**YOUR INSTRUCTIONS:**
Write out the part of the passage on forgiveness in online games starting with "Punishment comes swiftly" and going on through "are worth forgiveness.", copying it word for word.

**SELECTION:**

□ □ □ □ □ □ □

Punishment comes swiftly and mercilessly, and my soldier falls to the floor, dead. Too many more punishes, and I’ll be kicked and banned from the server for a few hours, as the team decides communally whether or not my shaky fire and poorly thrown grenades are worth forgiveness.
It’s strange, then, in the hands of a brusque and unforgiving community that finds any mistake to be as unforgivable as I find my own, and yet one I vehemently consider unfair if aimed at anyone other than me. In the other position, caught as a victim of another’s fire or grenade, forgiveness is more a matter of reflex than consideration. There are no tenuous moments of uncertainty. As sure as I am that I will breathe, so too am I sure that the other player merits forgiveness. Then why don’t I?
Perhaps it’s reaching to say that games are responsible for the way I view my own forgiveness as a finite resource – there are far more powerfully psychological aspects of my life that determine the way I think and feel – but I’m fairly confident that the culture around games means that even if my erroneous beliefs in forgiveness aren’t based on games, they most certainly reinforce that belief unapologetically. If I would just git gud, make no errors, and stop scrubbing it up, it wouldn’t be a problem. After all, we all know I can do better.

□ □ □ □ □ □ □

[Records of questions based on scenes]
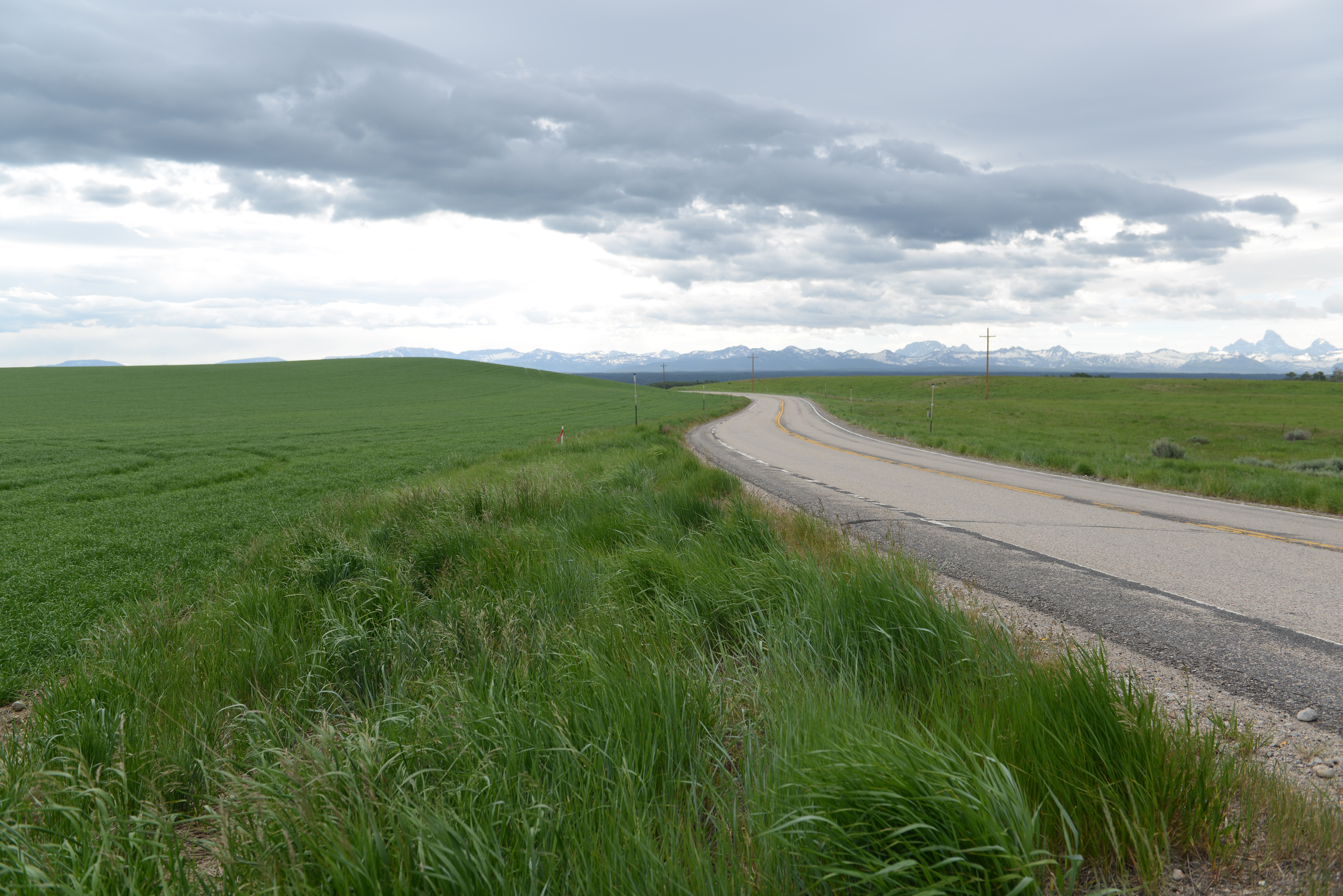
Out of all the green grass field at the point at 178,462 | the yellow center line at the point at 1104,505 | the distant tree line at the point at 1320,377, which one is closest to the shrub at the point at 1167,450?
the yellow center line at the point at 1104,505

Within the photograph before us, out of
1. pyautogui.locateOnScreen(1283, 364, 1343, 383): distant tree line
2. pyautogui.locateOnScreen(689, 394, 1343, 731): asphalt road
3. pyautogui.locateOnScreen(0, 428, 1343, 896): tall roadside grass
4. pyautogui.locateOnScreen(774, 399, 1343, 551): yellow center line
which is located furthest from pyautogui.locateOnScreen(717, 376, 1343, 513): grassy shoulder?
pyautogui.locateOnScreen(0, 428, 1343, 896): tall roadside grass

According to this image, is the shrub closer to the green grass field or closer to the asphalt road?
the asphalt road

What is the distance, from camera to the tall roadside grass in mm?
2020

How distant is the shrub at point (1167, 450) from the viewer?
24656 mm

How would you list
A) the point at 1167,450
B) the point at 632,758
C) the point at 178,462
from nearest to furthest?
the point at 632,758, the point at 178,462, the point at 1167,450

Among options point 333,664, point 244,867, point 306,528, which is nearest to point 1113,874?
point 244,867

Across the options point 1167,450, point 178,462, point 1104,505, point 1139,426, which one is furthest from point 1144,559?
point 1139,426

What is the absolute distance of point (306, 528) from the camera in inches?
326

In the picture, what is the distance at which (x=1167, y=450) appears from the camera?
81.6 feet

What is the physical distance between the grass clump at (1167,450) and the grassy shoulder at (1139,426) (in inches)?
6.2

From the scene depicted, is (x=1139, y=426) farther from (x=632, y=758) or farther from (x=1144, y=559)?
(x=632, y=758)

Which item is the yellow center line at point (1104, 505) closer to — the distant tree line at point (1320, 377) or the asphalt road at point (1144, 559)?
the asphalt road at point (1144, 559)

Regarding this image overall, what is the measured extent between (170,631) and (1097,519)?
1200 cm

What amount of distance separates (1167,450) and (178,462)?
38.0m
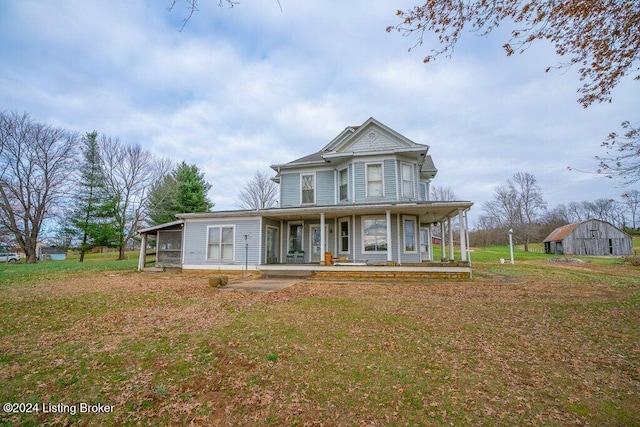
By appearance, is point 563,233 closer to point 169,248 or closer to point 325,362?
point 325,362

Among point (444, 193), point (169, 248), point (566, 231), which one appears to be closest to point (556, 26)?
point (169, 248)

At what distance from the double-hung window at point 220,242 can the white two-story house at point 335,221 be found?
56mm

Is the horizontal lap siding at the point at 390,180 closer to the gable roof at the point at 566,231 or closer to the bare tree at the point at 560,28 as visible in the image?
the bare tree at the point at 560,28

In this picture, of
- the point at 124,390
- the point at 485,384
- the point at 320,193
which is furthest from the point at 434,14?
the point at 320,193

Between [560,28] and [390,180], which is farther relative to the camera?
[390,180]

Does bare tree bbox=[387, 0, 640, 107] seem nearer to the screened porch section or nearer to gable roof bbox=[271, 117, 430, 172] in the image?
gable roof bbox=[271, 117, 430, 172]

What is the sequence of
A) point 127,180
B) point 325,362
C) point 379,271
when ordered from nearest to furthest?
point 325,362 < point 379,271 < point 127,180

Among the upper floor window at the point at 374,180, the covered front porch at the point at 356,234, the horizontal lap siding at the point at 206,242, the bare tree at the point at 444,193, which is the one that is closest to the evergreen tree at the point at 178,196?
the horizontal lap siding at the point at 206,242

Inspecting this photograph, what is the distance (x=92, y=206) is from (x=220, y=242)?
21.8m

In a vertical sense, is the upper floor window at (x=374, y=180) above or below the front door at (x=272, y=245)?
above

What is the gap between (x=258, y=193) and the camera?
135ft

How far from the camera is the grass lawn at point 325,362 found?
10.4 feet

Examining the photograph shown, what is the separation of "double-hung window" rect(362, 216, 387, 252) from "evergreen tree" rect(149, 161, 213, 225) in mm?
21110

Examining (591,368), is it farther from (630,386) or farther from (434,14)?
(434,14)
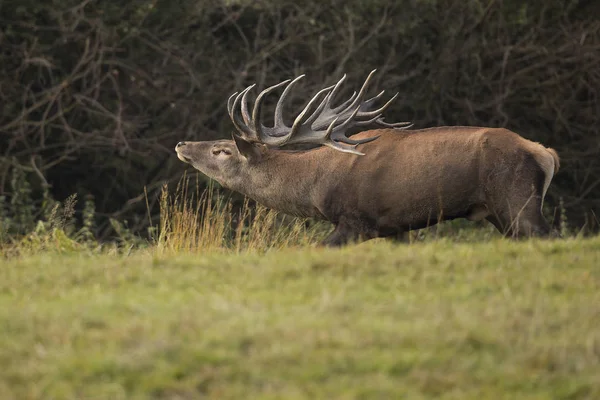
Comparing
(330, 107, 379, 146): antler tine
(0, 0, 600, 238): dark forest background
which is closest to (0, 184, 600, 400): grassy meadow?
(330, 107, 379, 146): antler tine

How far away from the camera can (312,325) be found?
5.99 metres

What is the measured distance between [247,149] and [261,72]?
21.6ft

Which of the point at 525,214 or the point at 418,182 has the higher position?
the point at 418,182

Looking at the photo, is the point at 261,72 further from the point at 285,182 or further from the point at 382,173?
the point at 382,173

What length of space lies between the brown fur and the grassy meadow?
1716 mm

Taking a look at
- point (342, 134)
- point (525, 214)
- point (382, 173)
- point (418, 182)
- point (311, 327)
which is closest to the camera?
point (311, 327)

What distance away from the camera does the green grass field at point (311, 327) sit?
5301 mm

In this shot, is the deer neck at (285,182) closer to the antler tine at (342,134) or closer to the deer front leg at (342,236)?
the antler tine at (342,134)

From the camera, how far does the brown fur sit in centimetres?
984

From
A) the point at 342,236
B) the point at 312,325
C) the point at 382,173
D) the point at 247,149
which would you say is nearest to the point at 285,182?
the point at 247,149

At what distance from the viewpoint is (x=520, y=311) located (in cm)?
633

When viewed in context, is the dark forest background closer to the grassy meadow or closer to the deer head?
the deer head

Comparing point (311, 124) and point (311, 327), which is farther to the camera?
point (311, 124)

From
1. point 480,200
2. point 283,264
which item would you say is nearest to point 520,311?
point 283,264
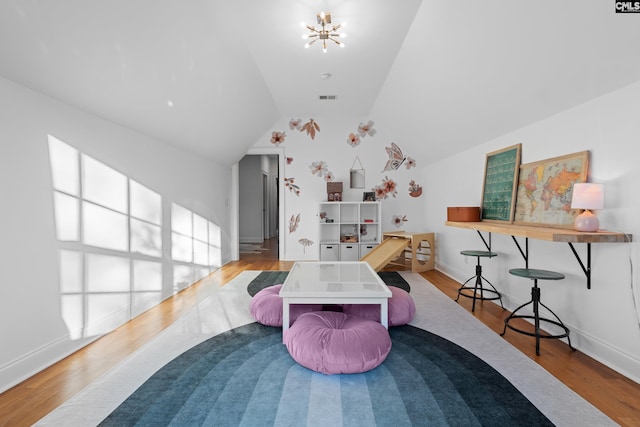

□ □ □ □ □ □ □

**FINAL ANSWER:**
Punishment comes swiftly and mercilessly, and my soldier falls to the floor, dead. Too many more punishes, and I’ll be kicked and banned from the server for a few hours, as the team decides communally whether or not my shaky fire and poorly thrown grenades are worth forgiveness.